I want to model the system so I can run some simulations, make some calculations and measure them afterwards in the real setup.

I think the system (Just the Dysprosium) can be modeled as an einstein solid and a paramagnet at the same time but I think its probably not that simple. I spoke to my supervisor about it and he agreed on the model but that there would also be some summing of the entropies of the different states of the system, so maybe there are some states that can be neglected to make the problem simpler, but I feel there is a lot more to this problem that I haven't thought of.

I first looked at the product of the multiplicities of an Einstein solid in the limit were q>>N (much more energy than the no. of oscillators) and a paramagnet. Is this a fair assumption to make? I get a very ugly expression which you can see by just taking the product of the multiplicity of the Einstein solid and the paramagnet, I won't bother posting it just yet.

I also have 10g of dysprosium, some quick calculations show that the amount of energy therein is greater than the number of particles by 10 orders of magnitude. Using Schroeders book ' Introduction to thermal physics' as a guide I see he discerns between 'large' and 'very large' numbers but its not entirely clear where the boundaries are. I know 10 orders is a HUGE amount of difference but is it reasonable to change the equations because of the difference between these numbers? Is it big enough?!?

So I know I'm not really asking a specific question but I would like to hear some thoughts, ideas, suggestions on the matter. How can I tweak the model, is it accurate, what other considerations have I missed?

Thanks guys

The effect of the phonons in the sample is something we haven't thought about, there would be some coupling but again, its a bit beyond my level.

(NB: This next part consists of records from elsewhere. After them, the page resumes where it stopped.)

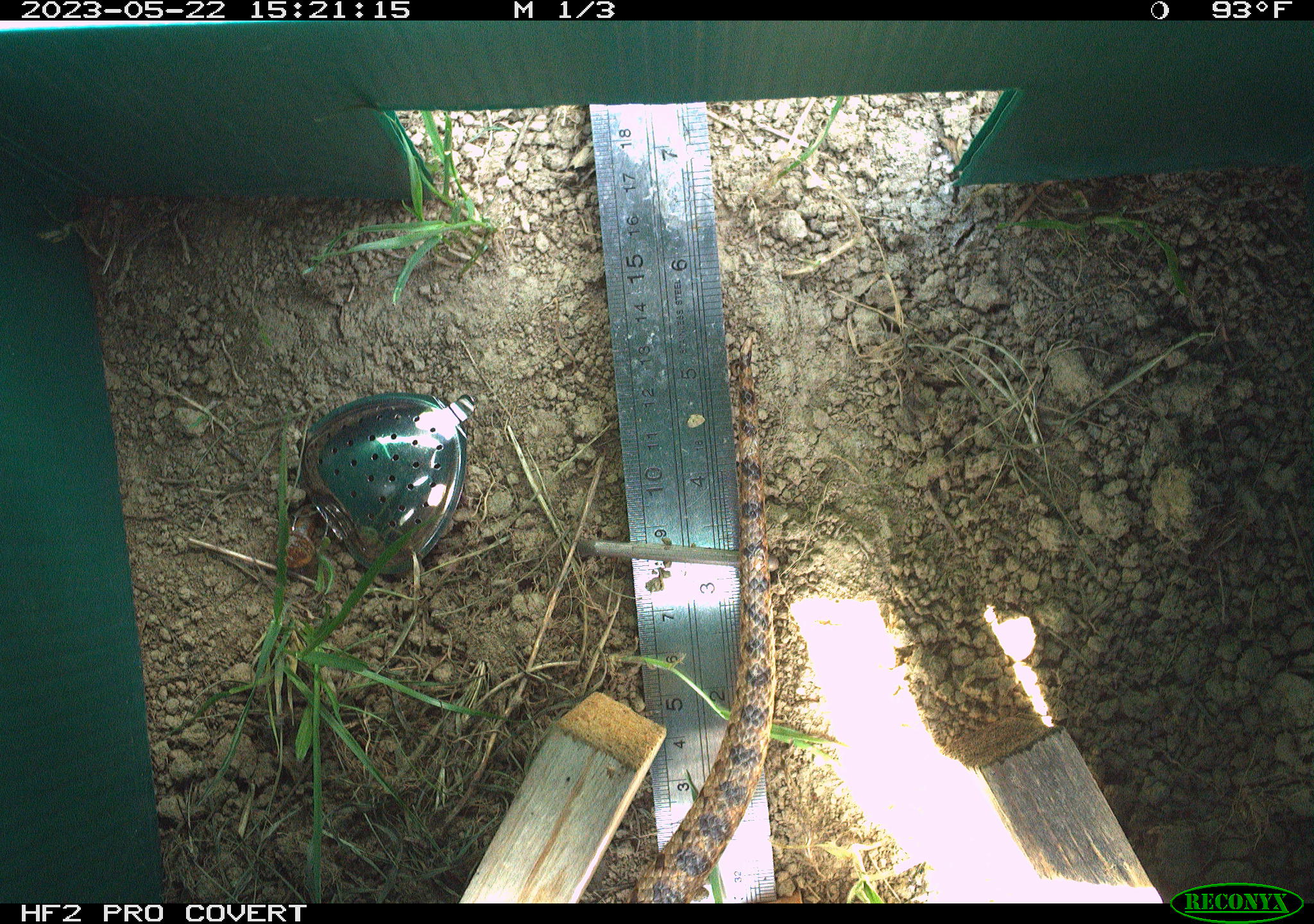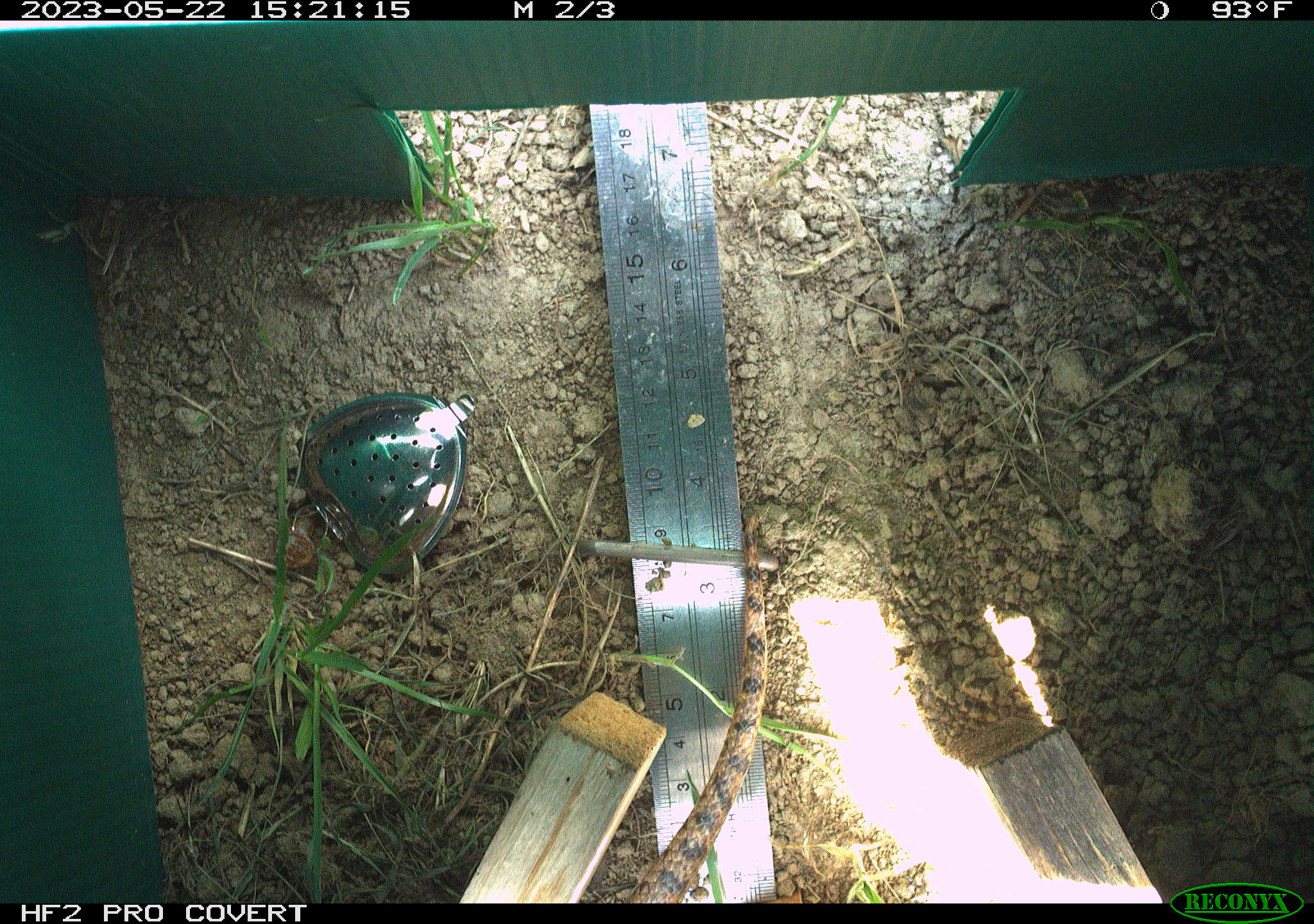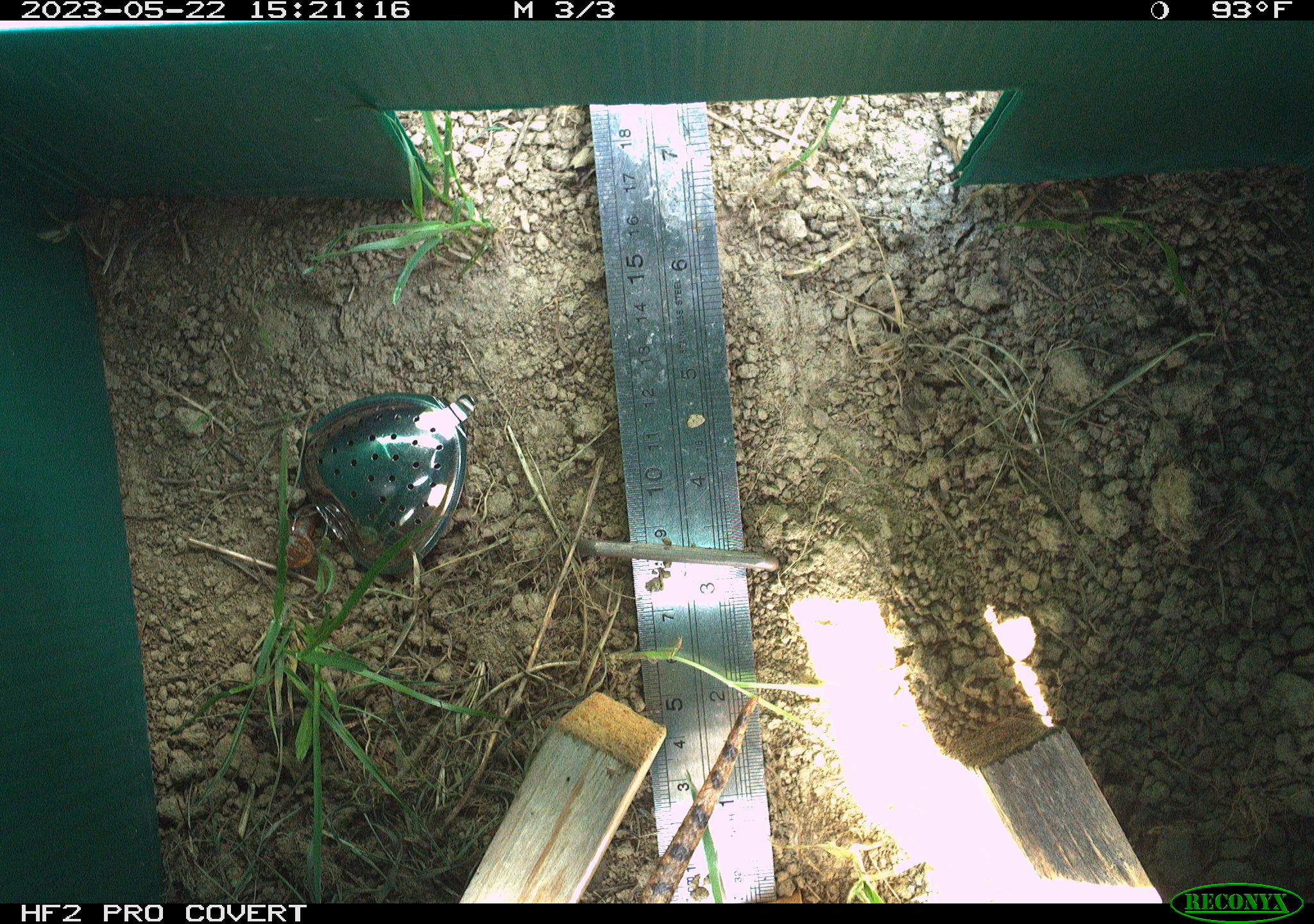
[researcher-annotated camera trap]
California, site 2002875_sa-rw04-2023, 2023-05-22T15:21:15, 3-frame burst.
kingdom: Animalia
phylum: Chordata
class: Reptilia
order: Squamata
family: Colubridae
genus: Pituophis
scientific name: Pituophis catenifer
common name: gophersnake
Gophersnake (Pituophis catenifer).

## 1. What is an Einstein solid?

An Einstein solid is a theoretical model used in statistical mechanics to understand the behavior of a system of particles with fixed energy levels. It assumes that the particles can only occupy discrete energy levels and cannot exchange energy with each other.

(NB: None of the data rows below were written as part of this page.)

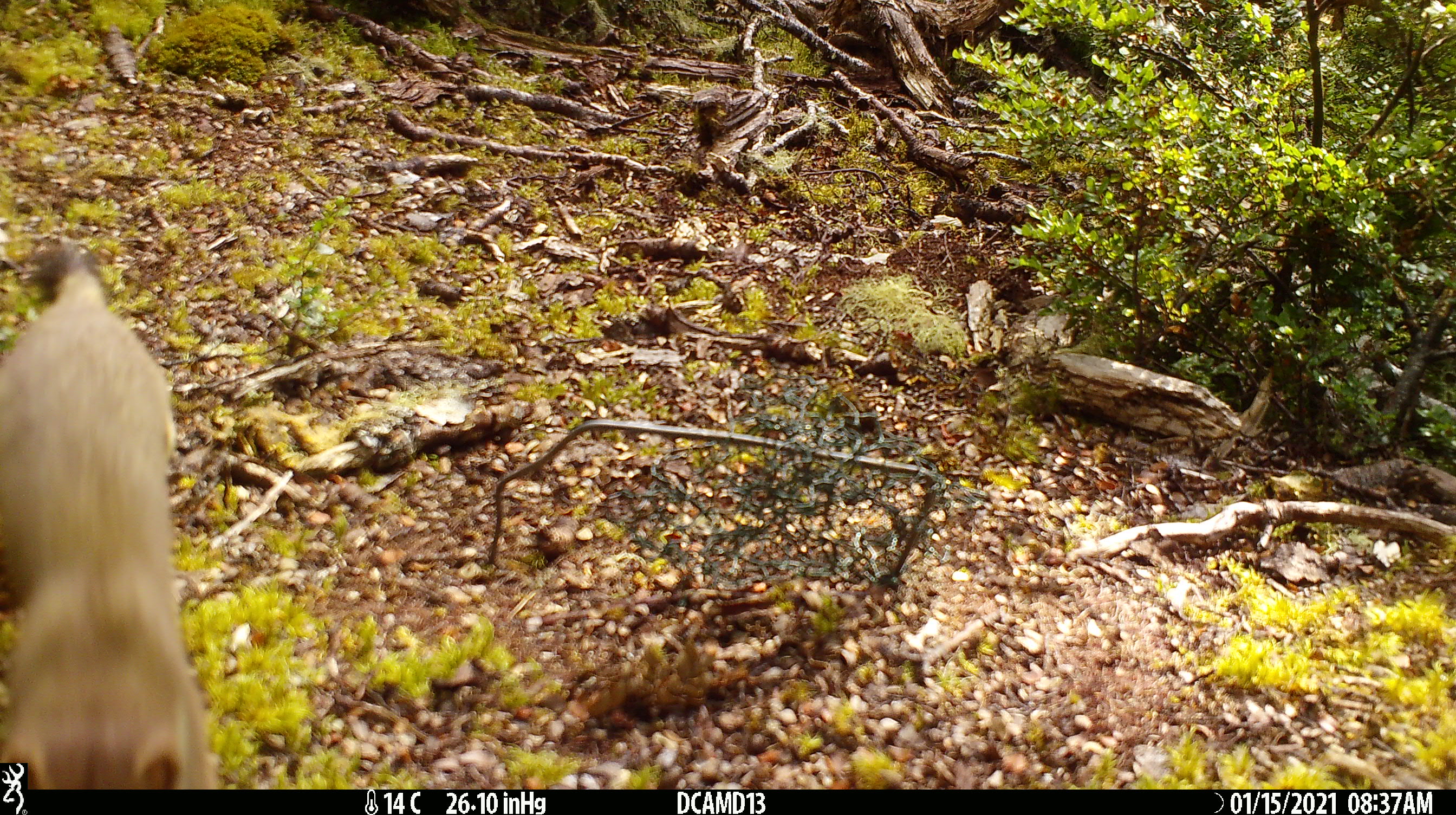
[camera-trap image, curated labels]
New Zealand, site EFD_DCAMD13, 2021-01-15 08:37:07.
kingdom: Animalia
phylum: Chordata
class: Mammalia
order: Carnivora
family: Mustelidae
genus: Mustela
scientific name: Mustela erminea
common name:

## 2. How is an Einstein solid coupled to a paramagnet?

In this model, the Einstein solid is coupled to a paramagnet by considering the energy levels of the solid as the magnetic moments of the paramagnet. This allows for the exchange of energy between the solid and the paramagnet, resulting in a more realistic model.

## 3. What is the significance of studying this model?

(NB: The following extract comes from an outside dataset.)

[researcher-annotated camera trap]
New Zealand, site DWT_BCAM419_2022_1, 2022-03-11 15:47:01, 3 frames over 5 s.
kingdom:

Modeling an Einstein solid coupled to a paramagnet allows us to understand the behavior of complex systems in which energy can be exchanged between different components. This model has applications in fields such as materials science, condensed matter physics, and thermodynamics.

## 4. How is the coupling between the solid and paramagnet represented mathematically?

The coupling between the solid and paramagnet is represented by a coupling constant, which determines the strength of the interaction between the two components. This constant is typically denoted as g in the equations describing the model.

## 5. What are some limitations of this model?

This model assumes that the coupling between the solid and paramagnet is weak and that the energy levels of the solid are evenly spaced. This may not accurately represent all systems, and more complex models may be needed to fully understand certain phenomena.